Essa é uma análise extremamente grosseira, mas hoje vejo que ela é
adotada por quem se autoproclama ‘filósofo’, ‘analista político’,
‘jornalista qualificado’. No final do ano passado, os ignorantes
colocaram Dilma no poder, mas ‘depois de ver como ela governa’,
compreendem que os inteligentes têm razão. Daí os números extremamente
baixos da popularidade da presidenta. Mas, como se sabe de que modo
Dilma governa? Isso passa necessariamente pela mediação dos grandes
meios de comunicação, e assim voltamos ao acima exposto acerca da
concentração da comunicação pública no Brasil nas mãos de um número
extremamente reduzido de pessoas.
– O ciclo PT passou. Alguém disse isso e
muitos o repetem. A explicação tem uma aura de verdade inconteste que
dispensa análise empírica. Como foi dito por uma pessoa inteligente,
deve ser verdade. Se você duvidar, é petista ignorante.

### QUESTÕES PARA RESPONDER
**A)** As afirmações abaixo estão de acordo com o texto sobre a popularidade de Dilma? Responda sim ou não a cada uma e cite as palavras do texto que decidem a resposta. (i) A popularidade da presidenta apresenta números extremamente baixos. (ii) A comunicação pública no Brasil está distribuída entre muitas pessoas. (iii) A explicação de que o ciclo PT passou se apoia em análise empírica.
**B)** Escreva o que vem depois da última frase do texto sobre a popularidade de Dilma.

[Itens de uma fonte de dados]
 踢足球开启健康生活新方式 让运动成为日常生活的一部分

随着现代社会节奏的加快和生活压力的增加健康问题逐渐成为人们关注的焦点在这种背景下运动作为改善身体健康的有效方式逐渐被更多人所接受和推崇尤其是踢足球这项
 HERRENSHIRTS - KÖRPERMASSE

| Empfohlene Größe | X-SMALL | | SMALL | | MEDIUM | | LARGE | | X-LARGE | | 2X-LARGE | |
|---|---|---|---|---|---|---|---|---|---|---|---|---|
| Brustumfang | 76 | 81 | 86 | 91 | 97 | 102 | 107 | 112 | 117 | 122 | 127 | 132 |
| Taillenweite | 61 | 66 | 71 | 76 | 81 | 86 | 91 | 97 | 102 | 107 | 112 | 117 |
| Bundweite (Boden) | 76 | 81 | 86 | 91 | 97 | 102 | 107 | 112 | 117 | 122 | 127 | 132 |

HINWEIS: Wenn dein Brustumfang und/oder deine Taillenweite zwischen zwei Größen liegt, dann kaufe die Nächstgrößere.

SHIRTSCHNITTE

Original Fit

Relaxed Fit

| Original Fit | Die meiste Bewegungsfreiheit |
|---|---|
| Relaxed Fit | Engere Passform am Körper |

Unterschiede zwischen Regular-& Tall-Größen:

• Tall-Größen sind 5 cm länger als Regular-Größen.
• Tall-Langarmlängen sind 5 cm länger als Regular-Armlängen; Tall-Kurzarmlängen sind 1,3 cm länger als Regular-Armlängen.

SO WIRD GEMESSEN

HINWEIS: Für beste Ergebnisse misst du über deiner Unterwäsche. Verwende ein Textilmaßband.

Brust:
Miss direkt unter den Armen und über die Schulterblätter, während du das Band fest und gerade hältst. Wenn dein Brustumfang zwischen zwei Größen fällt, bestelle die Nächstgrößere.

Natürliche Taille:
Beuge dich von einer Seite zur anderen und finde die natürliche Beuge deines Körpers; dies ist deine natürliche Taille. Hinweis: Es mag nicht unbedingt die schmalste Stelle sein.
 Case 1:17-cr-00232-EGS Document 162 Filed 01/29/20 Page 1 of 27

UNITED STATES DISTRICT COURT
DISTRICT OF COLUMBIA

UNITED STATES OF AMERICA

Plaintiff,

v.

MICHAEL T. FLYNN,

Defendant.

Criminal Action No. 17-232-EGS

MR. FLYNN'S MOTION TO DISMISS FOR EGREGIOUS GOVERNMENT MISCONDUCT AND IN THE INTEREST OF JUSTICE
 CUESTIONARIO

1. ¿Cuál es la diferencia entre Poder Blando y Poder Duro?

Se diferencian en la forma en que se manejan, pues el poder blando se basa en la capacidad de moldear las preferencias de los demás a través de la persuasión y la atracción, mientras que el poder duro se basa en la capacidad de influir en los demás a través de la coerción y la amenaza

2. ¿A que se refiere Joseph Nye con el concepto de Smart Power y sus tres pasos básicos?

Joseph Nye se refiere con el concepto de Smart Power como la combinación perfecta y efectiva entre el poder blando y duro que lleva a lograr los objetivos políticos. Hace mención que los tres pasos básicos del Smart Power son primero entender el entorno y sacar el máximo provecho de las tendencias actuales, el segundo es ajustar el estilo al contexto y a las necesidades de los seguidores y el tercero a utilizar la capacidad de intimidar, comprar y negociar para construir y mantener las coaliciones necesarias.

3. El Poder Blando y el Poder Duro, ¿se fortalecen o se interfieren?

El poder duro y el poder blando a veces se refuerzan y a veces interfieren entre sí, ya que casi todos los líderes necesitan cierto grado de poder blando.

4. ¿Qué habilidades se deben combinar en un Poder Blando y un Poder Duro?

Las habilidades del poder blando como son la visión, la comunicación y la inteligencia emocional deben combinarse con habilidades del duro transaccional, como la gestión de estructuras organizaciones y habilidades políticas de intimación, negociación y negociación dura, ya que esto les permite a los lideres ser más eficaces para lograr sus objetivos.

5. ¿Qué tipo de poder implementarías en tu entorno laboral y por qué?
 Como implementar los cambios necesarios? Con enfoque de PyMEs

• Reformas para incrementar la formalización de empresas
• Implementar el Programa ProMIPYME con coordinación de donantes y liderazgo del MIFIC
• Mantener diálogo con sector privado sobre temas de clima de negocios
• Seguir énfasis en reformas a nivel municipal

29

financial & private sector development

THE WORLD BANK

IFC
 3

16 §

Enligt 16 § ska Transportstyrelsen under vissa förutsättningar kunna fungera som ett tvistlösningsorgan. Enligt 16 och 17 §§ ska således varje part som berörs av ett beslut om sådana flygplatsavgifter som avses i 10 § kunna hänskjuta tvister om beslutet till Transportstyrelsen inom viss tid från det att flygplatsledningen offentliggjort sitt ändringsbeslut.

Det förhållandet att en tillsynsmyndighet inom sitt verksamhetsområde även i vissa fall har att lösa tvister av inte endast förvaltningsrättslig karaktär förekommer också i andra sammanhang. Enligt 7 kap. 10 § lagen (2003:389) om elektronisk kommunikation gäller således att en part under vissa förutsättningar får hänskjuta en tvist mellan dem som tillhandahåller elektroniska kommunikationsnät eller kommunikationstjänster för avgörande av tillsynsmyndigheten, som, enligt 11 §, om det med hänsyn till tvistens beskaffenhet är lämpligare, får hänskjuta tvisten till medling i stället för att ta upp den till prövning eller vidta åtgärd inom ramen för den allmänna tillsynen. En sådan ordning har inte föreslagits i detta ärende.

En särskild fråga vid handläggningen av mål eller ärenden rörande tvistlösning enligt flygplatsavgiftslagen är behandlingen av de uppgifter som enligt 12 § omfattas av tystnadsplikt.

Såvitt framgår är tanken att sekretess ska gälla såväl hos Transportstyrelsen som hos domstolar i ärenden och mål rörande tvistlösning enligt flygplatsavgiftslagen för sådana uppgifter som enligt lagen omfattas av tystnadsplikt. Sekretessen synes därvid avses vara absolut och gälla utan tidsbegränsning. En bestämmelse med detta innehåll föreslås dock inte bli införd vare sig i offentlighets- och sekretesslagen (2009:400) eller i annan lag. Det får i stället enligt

### SUAS RESPOSTAS
**A)**
(i) Sim: "Daí os números extremamente baixos da popularidade da presidenta."
(ii) Não: "concentração da comunicação pública no Brasil nas mãos de um número extremamente reduzido de pessoas."
(iii) Não: "A explicação tem uma aura de verdade inconteste que dispensa análise empírica."

**B)**
– Lula é populista. Essa frase também tem
ares de inteligência. Mas o que se entende por ‘populista’? Assisti
recentemente a um programa na televisão, em que se disse que populista é
quem simpatiza os governos ‘populistas’ de Venezuela, Bolívia e Ecuador
(as repúblicas bolivarianas). Isso, disse o interlocutor, não tem
futuro, pois esses governos não têm dinheiro. Melhor aliar-se aos
Estados Unidos e à Europa, onde há dinheiro. Então entendi o que é
populista: é o contrário de dinheirista.
– Temos de combater o terrorismo. Divulgado
aos quatro ventos pelo presidente americano Bush na manhã do dia 11 de
novembro de 2001 (data do ataque às torres gêmeas em Nova Iorque) depois
de receber um telefonema de seu conselheiro Kissinger que falou em ‘war
on terror’ (guerra contra o terror), o terrorismo é um dos termos que
caracterizam as sociedades em que vivemos. A civilização está sendo
ameaçada por terroristas, assim como no passado esteve ameaçada por
comunistas. Mas, se um drone americano mata pessoas inocentes no
Afeganistão, isso é terrorismo? Não, ninguém diz isso. Matar inocentes
no Afeganistão é combater o terrorismo, assim como apoiar golpes
militares na América Latina, nos anos 1960-70, era combater o comunismo.
Dias passados, a Câmara Federal aprovou uma lei que de certa forma
aplica ao Brasil o pacote antiterrorista fabricado nos Estados Unidos.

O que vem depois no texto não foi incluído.